Behavioral traits in cattle are controlled by many genes, and selecting for one trait tends to shift others. Consistency across pregnancies is also low, meaning a cow that was aggressive with her first calf won’t necessarily behave the same way with her second. This reinforces the idea that experience and circumstances matter more than fixed genetic programming.
What Farmers Can Do to Prevent It
The most effective strategies center on protecting that critical bonding window. Giving first-time mothers a quiet, low-stress calving environment with minimal human presence allows the hormonal bonding process to unfold naturally. When intervention during delivery is necessary, returning the calf to the mother as quickly as possible and allowing immediate physical contact improves outcomes significantly.
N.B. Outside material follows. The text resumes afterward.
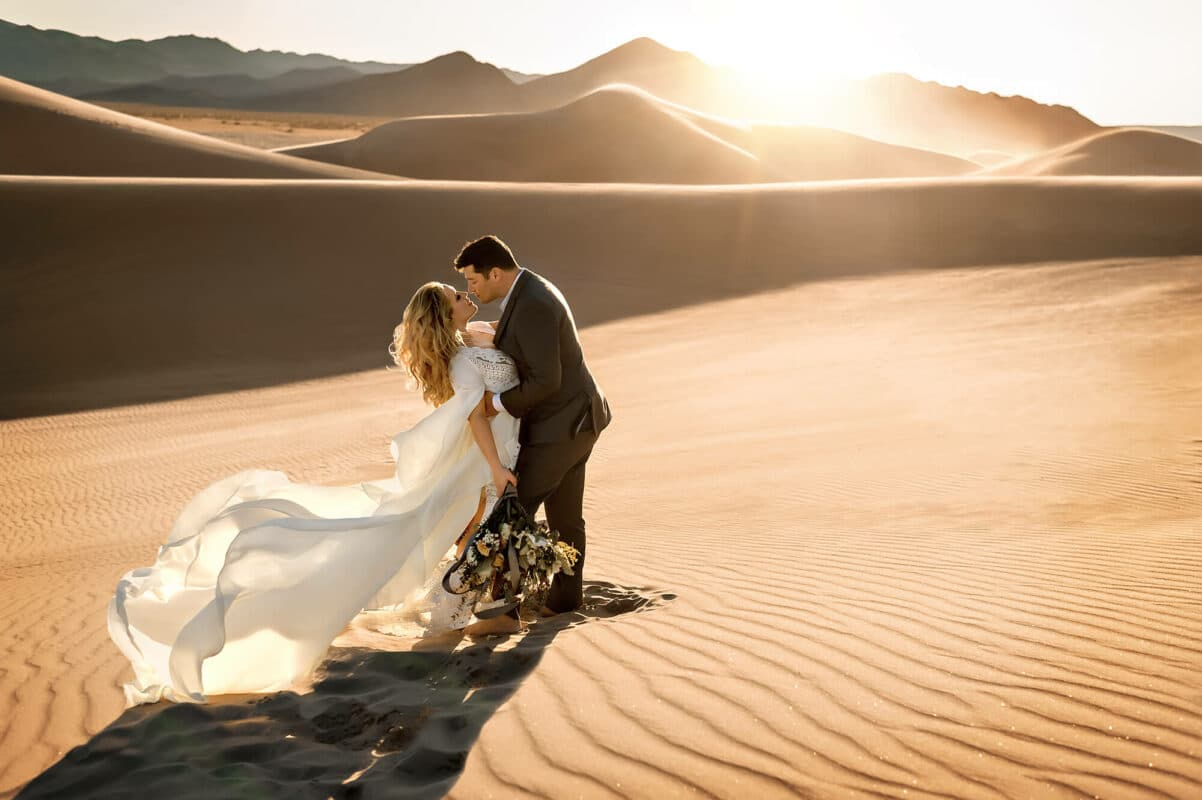 Sand dune couple engagement portrait by Eden Bao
Monitoring first-time mothers closely without hovering is the balancing act. Farmers who know a heifer’s temperament can watch from a distance and step in only if the calf is in danger. Keeping calving areas spacious enough that the cow can move without stepping on her newborn reduces accidental crushing. Some operations use camera systems to monitor calving remotely, cutting down on the human presence that can disrupt bonding.
When a cow does reject or attack her calf, the calf typically needs to be removed and bottle-fed or fostered onto another cow. Repeated rejection across multiple pregnancies is a signal that the cow is a poor candidate for breeding programs that rely on natural rearing, and most farmers will cull these animals from their herds.